Of course, if all banks go into recovery mode, it will be difficult to the industries to survive. Restructuring has been continuously on the rise, although there are very heavy disincentives for the banks to restructure the accounts. But practically, if units have survive the tough times, they may need to take such a call. 

The learning in the entire situation is the banking system as whole should not allow high leverage operations. We should have a proper cash flow structure for funding big projects. There should be a bond market. The development financial institutions need to be fostered, as these can develop models for long term funding. 

Please give your expectations on how the bank would fare on financial matrices like NIM, CASA and NPA by FY14 end?

Our NIM is around 3 per cent and we would like to keep it around 3 per cent. The moment we make it 3.5- 4 per cent, i.e. start chasing higher returns, we may take high risk assets which will prove to be very difficult in the future. So, we would like to go for higher quality and maybe lower yielding assets to keep our asset quality intact. Our NIM would be around 3 per cent. This can be under pressure if the costs of funds may go up if the RBI continues the current measures for longer period. Our CASA percentage is about 19-20 per cent and we propose to keep that percentage at that level only. Our net NPAs were 0.35 per cent last year and would be remaining at 0.3-0.5 per cent, we propose to keep between this range only.

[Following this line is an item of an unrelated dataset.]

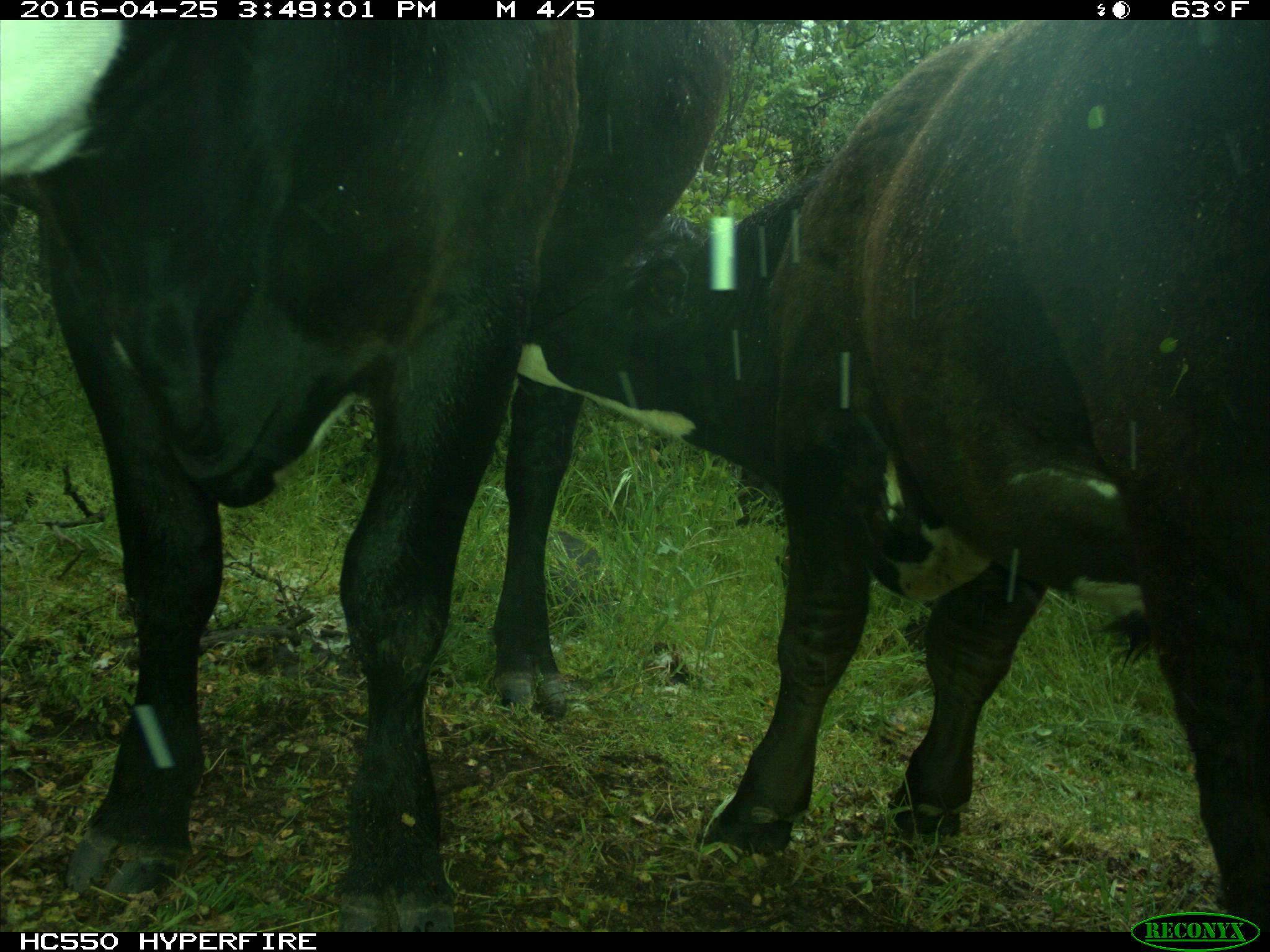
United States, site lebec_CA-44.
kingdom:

What is your FY14 loan book growth outlook? Which are the sectors that will spearhead growth? 

We think that the loan book growth would be 30-40 per cent because our base is very low, in fact we are not a very large bank. The large banks will be able to grow may be around 20-25 per cent. Sector wise we are not focusing on any particular sector. We want to diversify the risk and will be looking at any sector but obviously we will be going slow to infrastructure sector. 

Finally what are your thoughts on value creation for shareholders? 

Value comes from the strength in the balance sheet. That can stand the bank in good stead at any time and in any situation. If we can retain our customers at any time after meeting competition and growth in the balance sheet without comprising the asset quality, value creation automatically happens.